*CONSIGNE DONNÉE 1*. Pouvez-vous recopier à l'identique le passage de l'extrait sur les conventions réglementées qui commence aux mots « Il s’agit ici » et s'arrête après « groupes de sociétés. » ?

Cette même disposition est prévue à l’alinéa 3 de l’article L225-86 pour les membres du directoire ou du conseil de surveillance de la SA dualiste.

Il s’agit ici des conventions conclues entre deux sociétés ayants des dirigeants communs et qui représentent, en pratique, la majorité des conventions réglementées car cette hypothèse de dirigeant commun à deux sociétés est très fréquente dans les groupes de sociétés.

Il s’agit donc d’un champ d’application personnel assez important.

Le champ d’application matériel de ce régime ne l’est pas moins .En effet, les conventions concernées sont nombreuses :

Les articles L225-38 et L225-86 du Code de commerce ne listent pas les conventions qui doivent être soumises à une autorisation préalable. En effet, ces articles disposent que « Toute convention… » Étant précisé que le terme « convention » est plus large que celui de « contrat ».

En vérité, pour définir le champ d’application des conventions réglementées, il faut faire la lecture des articles L225-39 et L225-43 qui concernent respectivement les conventions libres et les conventions interdites.

Les conventions réglementées sont celles qui ne sont ni libres, ni interdites, elles sont ainsi délimitées de manière résiduelle par le Code de commerce, ce qui fait que le champ d’application de ces conventions est considérablement large, par conséquent, une liste exhaustive est inenvisageable.

En se reportant à la jurisprudence, on peut inclure dans ce champ d’application les opérations suivantes :

– L’indemnité exceptionnelle allouée au président du conseil d’administration d’une SA en raison de la cession de ses actions et de la cessation consécutive de ses fonctions [4]

-La convention d’assistance conclue entre une société et son actionnaire (une autre société) le plus important, en même temps administrateur, moyennant une rémunération annuelle [5]

– Le cautionnement intervenu entre des sociétés ayant un dirigeant commun [6]

Il faut indiquer que la forme de cette convention importe peu, elle peut s’agir d’un contrat écrit mais pas nécessairement.

Enfin, l’organe compétent pour exercer le contrôle sur ces conventions :

En vérité il ne s’agit pas d’un seul organe car ce contrôle se déroule en plusieurs étapes, plus précisément, en cinq étapes qu’on peut  simplifier de la façon suivante :

Tout d’abord, l’administrateur ou le directeur général ou le directeur général délégué ou l’actionnaire intéressé (qui s’apprête à conclure une convention réglementée avec la société), doit informer le conseil d’administration (même obligation pour les personnes concernées dans les SA dualistes qui doivent informer le conseil de surveillance) (L225-38 et L225-88)

(Entrées de questions spatiales)

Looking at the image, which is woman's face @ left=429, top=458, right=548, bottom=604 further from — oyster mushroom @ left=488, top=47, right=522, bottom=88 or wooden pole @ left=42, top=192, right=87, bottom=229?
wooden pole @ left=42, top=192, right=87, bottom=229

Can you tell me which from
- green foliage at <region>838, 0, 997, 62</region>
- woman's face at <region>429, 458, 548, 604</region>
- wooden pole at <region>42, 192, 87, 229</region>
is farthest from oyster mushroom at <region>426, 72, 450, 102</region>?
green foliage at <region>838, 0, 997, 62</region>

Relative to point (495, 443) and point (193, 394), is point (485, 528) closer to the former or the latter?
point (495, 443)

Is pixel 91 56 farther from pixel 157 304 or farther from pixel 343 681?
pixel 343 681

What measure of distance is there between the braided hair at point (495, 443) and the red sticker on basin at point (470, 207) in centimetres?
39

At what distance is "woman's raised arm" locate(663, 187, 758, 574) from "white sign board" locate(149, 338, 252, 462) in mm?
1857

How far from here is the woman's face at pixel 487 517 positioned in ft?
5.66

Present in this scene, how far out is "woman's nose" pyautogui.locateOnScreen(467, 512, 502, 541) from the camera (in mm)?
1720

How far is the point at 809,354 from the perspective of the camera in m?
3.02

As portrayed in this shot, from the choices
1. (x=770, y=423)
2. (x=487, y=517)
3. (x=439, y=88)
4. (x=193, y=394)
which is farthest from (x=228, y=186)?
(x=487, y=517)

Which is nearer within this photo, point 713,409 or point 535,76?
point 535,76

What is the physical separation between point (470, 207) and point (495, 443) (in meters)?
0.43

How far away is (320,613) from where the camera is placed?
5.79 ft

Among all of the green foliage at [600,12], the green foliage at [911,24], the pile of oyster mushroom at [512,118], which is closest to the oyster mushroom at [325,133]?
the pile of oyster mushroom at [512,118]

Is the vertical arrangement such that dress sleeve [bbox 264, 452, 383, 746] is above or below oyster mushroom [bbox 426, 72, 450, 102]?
--
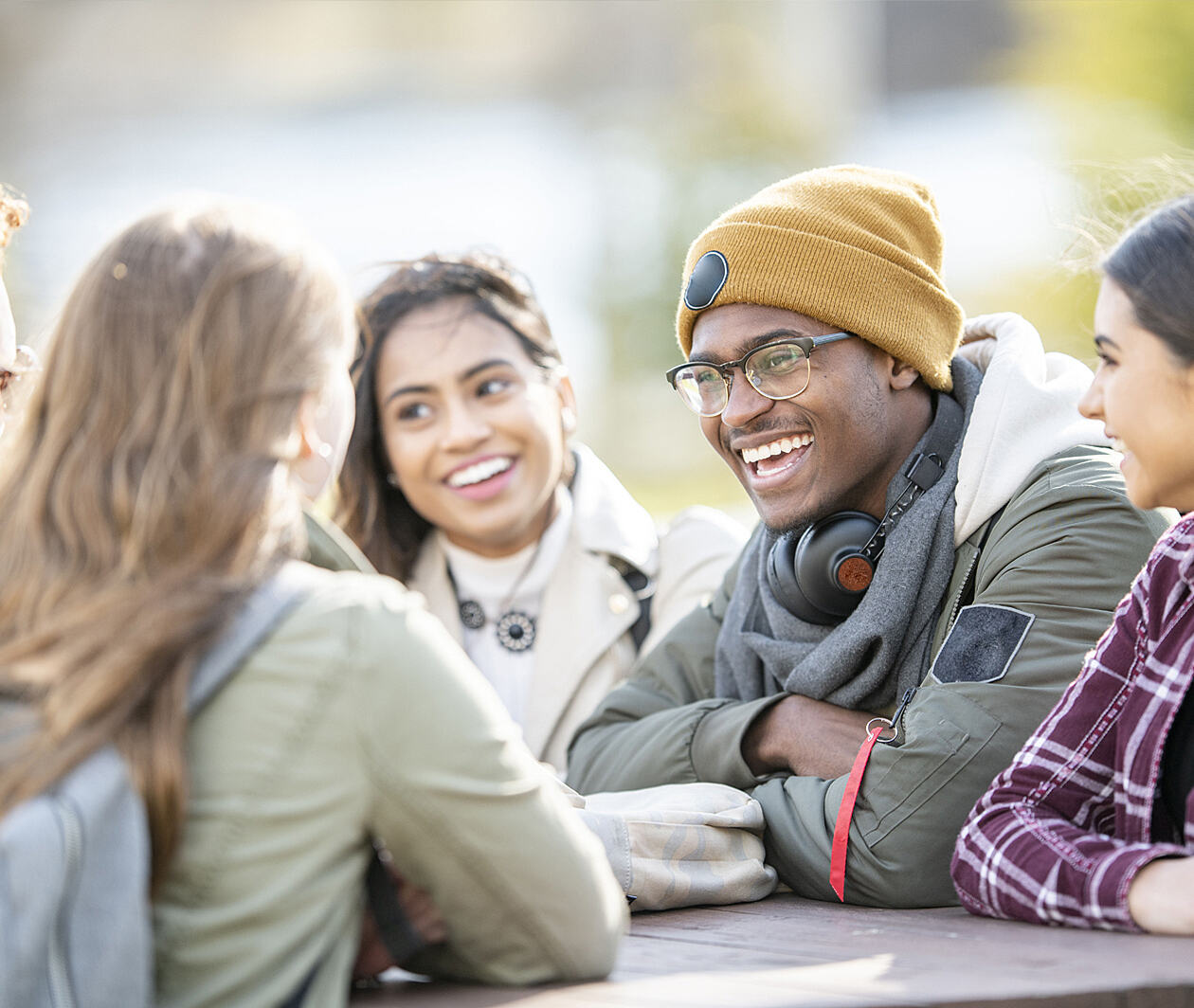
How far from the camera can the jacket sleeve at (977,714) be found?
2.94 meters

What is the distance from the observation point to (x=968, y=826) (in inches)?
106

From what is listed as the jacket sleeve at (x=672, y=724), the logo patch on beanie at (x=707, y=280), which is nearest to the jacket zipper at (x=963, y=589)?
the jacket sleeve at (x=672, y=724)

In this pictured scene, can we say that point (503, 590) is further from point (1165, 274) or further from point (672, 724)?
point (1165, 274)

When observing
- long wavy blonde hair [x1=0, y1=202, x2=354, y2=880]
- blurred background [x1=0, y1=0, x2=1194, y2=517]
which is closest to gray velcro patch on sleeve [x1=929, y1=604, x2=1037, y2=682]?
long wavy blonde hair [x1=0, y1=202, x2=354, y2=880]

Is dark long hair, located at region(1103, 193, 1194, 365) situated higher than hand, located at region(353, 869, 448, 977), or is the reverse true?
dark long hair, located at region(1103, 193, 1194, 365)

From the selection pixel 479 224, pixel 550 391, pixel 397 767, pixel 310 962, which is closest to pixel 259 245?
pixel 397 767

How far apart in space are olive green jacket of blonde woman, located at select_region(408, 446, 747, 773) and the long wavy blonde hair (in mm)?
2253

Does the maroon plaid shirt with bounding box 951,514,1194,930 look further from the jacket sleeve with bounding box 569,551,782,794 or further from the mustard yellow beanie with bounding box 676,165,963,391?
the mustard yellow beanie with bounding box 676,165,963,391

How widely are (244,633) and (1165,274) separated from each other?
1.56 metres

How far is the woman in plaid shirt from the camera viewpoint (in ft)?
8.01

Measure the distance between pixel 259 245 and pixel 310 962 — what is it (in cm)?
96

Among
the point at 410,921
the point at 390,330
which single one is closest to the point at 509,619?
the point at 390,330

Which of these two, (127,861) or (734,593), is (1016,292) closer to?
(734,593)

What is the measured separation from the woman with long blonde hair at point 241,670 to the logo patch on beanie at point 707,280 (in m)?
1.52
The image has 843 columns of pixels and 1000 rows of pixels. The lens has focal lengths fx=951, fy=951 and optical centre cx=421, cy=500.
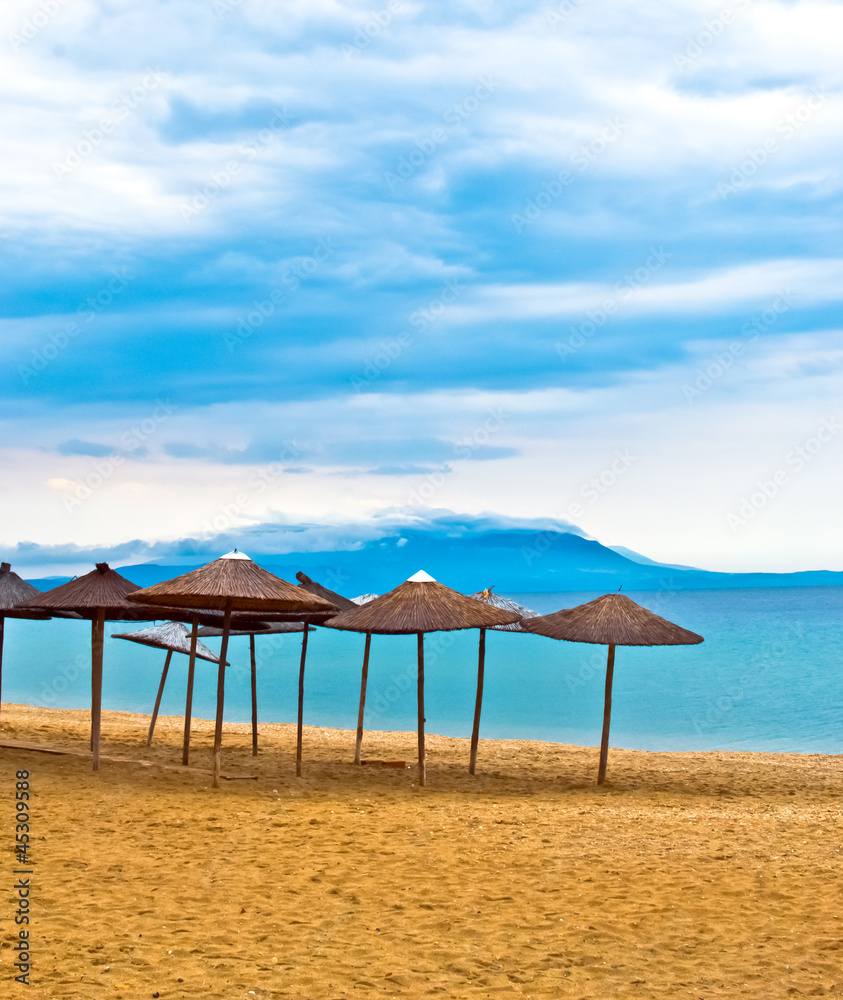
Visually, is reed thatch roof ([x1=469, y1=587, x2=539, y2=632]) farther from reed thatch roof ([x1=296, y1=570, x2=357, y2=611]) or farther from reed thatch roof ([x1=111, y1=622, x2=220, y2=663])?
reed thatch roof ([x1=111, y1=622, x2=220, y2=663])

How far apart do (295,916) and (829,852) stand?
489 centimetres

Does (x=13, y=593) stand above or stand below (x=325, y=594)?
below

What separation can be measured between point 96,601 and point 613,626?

*CONSIGNE DONNÉE 2*. Pouvez-vous réécrire seulement les lignes des données d'entrée qui vont de celle contenant « What is the distance » à celle contenant « 1.56 metres », toutes deux comprises, en remplaçant « observation point » par « camera position » sans rien modifier d'autre ?

*RÉPONSE COMPLÈTE 1*.
Il s’agit ici des conventions conclues entre deux sociétés ayants des dirigeants communs et qui représentent, en pratique, la majorité des conventions réglementées car cette hypothèse de dirigeant commun à deux sociétés est très fréquente dans les groupes de sociétés.

*RÉPONSE COMPLÈTE 2*.
What is the distance from the camera position to (x=968, y=826) (in inches)?
106

From what is listed as the jacket sleeve at (x=672, y=724), the logo patch on beanie at (x=707, y=280), which is nearest to the jacket zipper at (x=963, y=589)?
the jacket sleeve at (x=672, y=724)

In this pictured scene, can we say that point (503, 590) is further from point (1165, 274) or further from point (672, 724)?
point (1165, 274)

When observing
- long wavy blonde hair [x1=0, y1=202, x2=354, y2=880]
- blurred background [x1=0, y1=0, x2=1194, y2=517]
which is closest to gray velcro patch on sleeve [x1=929, y1=604, x2=1037, y2=682]?
long wavy blonde hair [x1=0, y1=202, x2=354, y2=880]

Is dark long hair, located at region(1103, 193, 1194, 365) situated higher than hand, located at region(353, 869, 448, 977), or is the reverse true?
dark long hair, located at region(1103, 193, 1194, 365)

From the selection pixel 479 224, pixel 550 391, pixel 397 767, pixel 310 962, which is closest to pixel 259 245?
pixel 397 767

How far apart in space are olive green jacket of blonde woman, located at select_region(408, 446, 747, 773) and the long wavy blonde hair (in mm)?
2253

Does the maroon plaid shirt with bounding box 951,514,1194,930 look further from the jacket sleeve with bounding box 569,551,782,794 or further from the mustard yellow beanie with bounding box 676,165,963,391?
the mustard yellow beanie with bounding box 676,165,963,391

How widely are (244,633) and (1165,274) separated from each other?
1.56 metres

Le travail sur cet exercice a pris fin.